Task statement: Your answer must be an exact copy of the data, without any pictures.

(Saved entries)
───
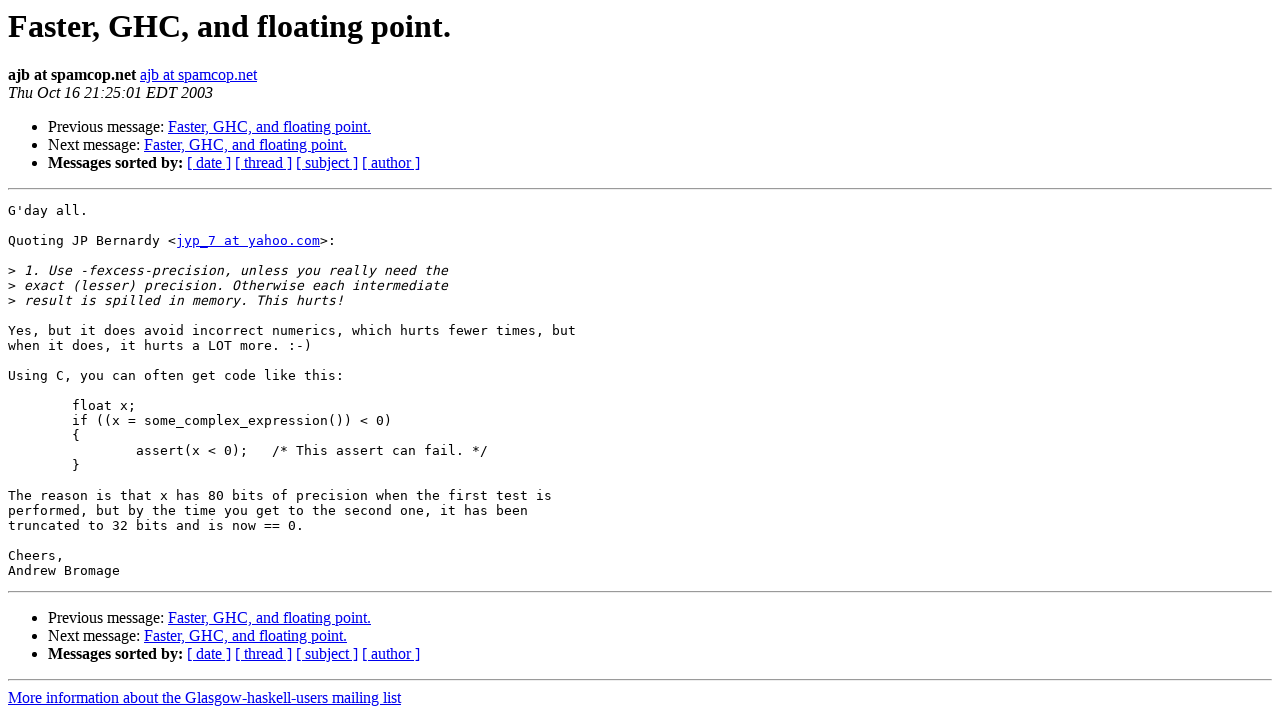

--- FILE ---
content_type: text/html
request_url: https://mail.haskell.org/pipermail/glasgow-haskell-users/2003-October/005814.html
body_size: 1104
content:
<!DOCTYPE HTML PUBLIC "-//W3C//DTD HTML 3.2//EN">
<HTML>
 <HEAD>
   <TITLE> Faster, GHC, and floating point.
   </TITLE>
   <LINK REL="Index" HREF="index.html" >
   <LINK REL="made" HREF="mailto:glasgow-haskell-users%40haskell.org?Subject=Faster%2C%20GHC%2C%20and%20floating%20point.&In-Reply-To=20031016105606.89109.qmail%40web41501.mail.yahoo.com">
   <META NAME="robots" CONTENT="index,nofollow">
   <META http-equiv="Content-Type" content="text/html; charset=us-ascii">
   <LINK REL="Previous"  HREF="005812.html">
   <LINK REL="Next"  HREF="005824.html">
 </HEAD>
 <BODY BGCOLOR="#ffffff">
   <H1>Faster, GHC, and floating point.</H1>
    <B>ajb at spamcop.net</B> 
    <A HREF="mailto:glasgow-haskell-users%40haskell.org?Subject=Faster%2C%20GHC%2C%20and%20floating%20point.&In-Reply-To=20031016105606.89109.qmail%40web41501.mail.yahoo.com"
       TITLE="Faster, GHC, and floating point.">ajb at spamcop.net
       </A><BR>
    <I>Thu Oct 16 21:25:01 EDT 2003</I>
    <P><UL>
        <LI>Previous message: <A HREF="005812.html">Faster, GHC, and floating point.
</A></li>
        <LI>Next message: <A HREF="005824.html">Faster, GHC, and floating point.
</A></li>
         <LI> <B>Messages sorted by:</B> 
              <a href="date.html#5814">[ date ]</a>
              <a href="thread.html#5814">[ thread ]</a>
              <a href="subject.html#5814">[ subject ]</a>
              <a href="author.html#5814">[ author ]</a>
         </LI>
       </UL>
    <HR>  
<!--beginarticle-->
<PRE>G'day all.

Quoting JP Bernardy &lt;<A HREF="http://www.haskell.org/mailman/listinfo/glasgow-haskell-users">jyp_7 at yahoo.com</A>&gt;:

&gt;<i> 1. Use -fexcess-precision, unless you really need the
</I>&gt;<i> exact (lesser) precision. Otherwise each intermediate
</I>&gt;<i> result is spilled in memory. This hurts!
</I>
Yes, but it does avoid incorrect numerics, which hurts fewer times, but
when it does, it hurts a LOT more. :-)

Using C, you can often get code like this:

        float x;
        if ((x = some_complex_expression()) &lt; 0)
        {
                assert(x &lt; 0);   /* This assert can fail. */
        }

The reason is that x has 80 bits of precision when the first test is
performed, but by the time you get to the second one, it has been
truncated to 32 bits and is now == 0.

Cheers,
Andrew Bromage
</PRE>
<!--endarticle-->
    <HR>
    <P><UL>
        <!--threads-->
	<LI>Previous message: <A HREF="005812.html">Faster, GHC, and floating point.
</A></li>
	<LI>Next message: <A HREF="005824.html">Faster, GHC, and floating point.
</A></li>
         <LI> <B>Messages sorted by:</B> 
              <a href="date.html#5814">[ date ]</a>
              <a href="thread.html#5814">[ thread ]</a>
              <a href="subject.html#5814">[ subject ]</a>
              <a href="author.html#5814">[ author ]</a>
         </LI>
       </UL>

<hr>
<a href="http://www.haskell.org/mailman/listinfo/glasgow-haskell-users">More information about the Glasgow-haskell-users
mailing list</a><br>
</body></html>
───
Solution to this task:
--- FILE ---
content_type: text/html
request_url: https://mail.haskell.org/pipermail/glasgow-haskell-users/2003-October/005814.html
body_size: 1104
content:
<!DOCTYPE HTML PUBLIC "-//W3C//DTD HTML 3.2//EN">
<HTML>
 <HEAD>
   <TITLE> Faster, GHC, and floating point.
   </TITLE>
   <LINK REL="Index" HREF="index.html" >
   <LINK REL="made" HREF="mailto:glasgow-haskell-users%40haskell.org?Subject=Faster%2C%20GHC%2C%20and%20floating%20point.&In-Reply-To=20031016105606.89109.qmail%40web41501.mail.yahoo.com">
   <META NAME="robots" CONTENT="index,nofollow">
   <META http-equiv="Content-Type" content="text/html; charset=us-ascii">
   <LINK REL="Previous"  HREF="005812.html">
   <LINK REL="Next"  HREF="005824.html">
 </HEAD>
 <BODY BGCOLOR="#ffffff">
   <H1>Faster, GHC, and floating point.</H1>
    <B>ajb at spamcop.net</B> 
    <A HREF="mailto:glasgow-haskell-users%40haskell.org?Subject=Faster%2C%20GHC%2C%20and%20floating%20point.&In-Reply-To=20031016105606.89109.qmail%40web41501.mail.yahoo.com"
       TITLE="Faster, GHC, and floating point.">ajb at spamcop.net
       </A><BR>
    <I>Thu Oct 16 21:25:01 EDT 2003</I>
    <P><UL>
        <LI>Previous message: <A HREF="005812.html">Faster, GHC, and floating point.
</A></li>
        <LI>Next message: <A HREF="005824.html">Faster, GHC, and floating point.
</A></li>
         <LI> <B>Messages sorted by:</B> 
              <a href="date.html#5814">[ date ]</a>
              <a href="thread.html#5814">[ thread ]</a>
              <a href="subject.html#5814">[ subject ]</a>
              <a href="author.html#5814">[ author ]</a>
         </LI>
       </UL>
    <HR>  
<!--beginarticle-->
<PRE>G'day all.

Quoting JP Bernardy &lt;<A HREF="http://www.haskell.org/mailman/listinfo/glasgow-haskell-users">jyp_7 at yahoo.com</A>&gt;:

&gt;<i> 1. Use -fexcess-precision, unless you really need the
</I>&gt;<i> exact (lesser) precision. Otherwise each intermediate
</I>&gt;<i> result is spilled in memory. This hurts!
</I>
Yes, but it does avoid incorrect numerics, which hurts fewer times, but
when it does, it hurts a LOT more. :-)

Using C, you can often get code like this:

        float x;
        if ((x = some_complex_expression()) &lt; 0)
        {
                assert(x &lt; 0);   /* This assert can fail. */
        }

The reason is that x has 80 bits of precision when the first test is
performed, but by the time you get to the second one, it has been
truncated to 32 bits and is now == 0.

Cheers,
Andrew Bromage
</PRE>
<!--endarticle-->
    <HR>
    <P><UL>
        <!--threads-->
	<LI>Previous message: <A HREF="005812.html">Faster, GHC, and floating point.
</A></li>
	<LI>Next message: <A HREF="005824.html">Faster, GHC, and floating point.
</A></li>
         <LI> <B>Messages sorted by:</B> 
              <a href="date.html#5814">[ date ]</a>
              <a href="thread.html#5814">[ thread ]</a>
              <a href="subject.html#5814">[ subject ]</a>
              <a href="author.html#5814">[ author ]</a>
         </LI>
       </UL>

<hr>
<a href="http://www.haskell.org/mailman/listinfo/glasgow-haskell-users">More information about the Glasgow-haskell-users
mailing list</a><br>
</body></html>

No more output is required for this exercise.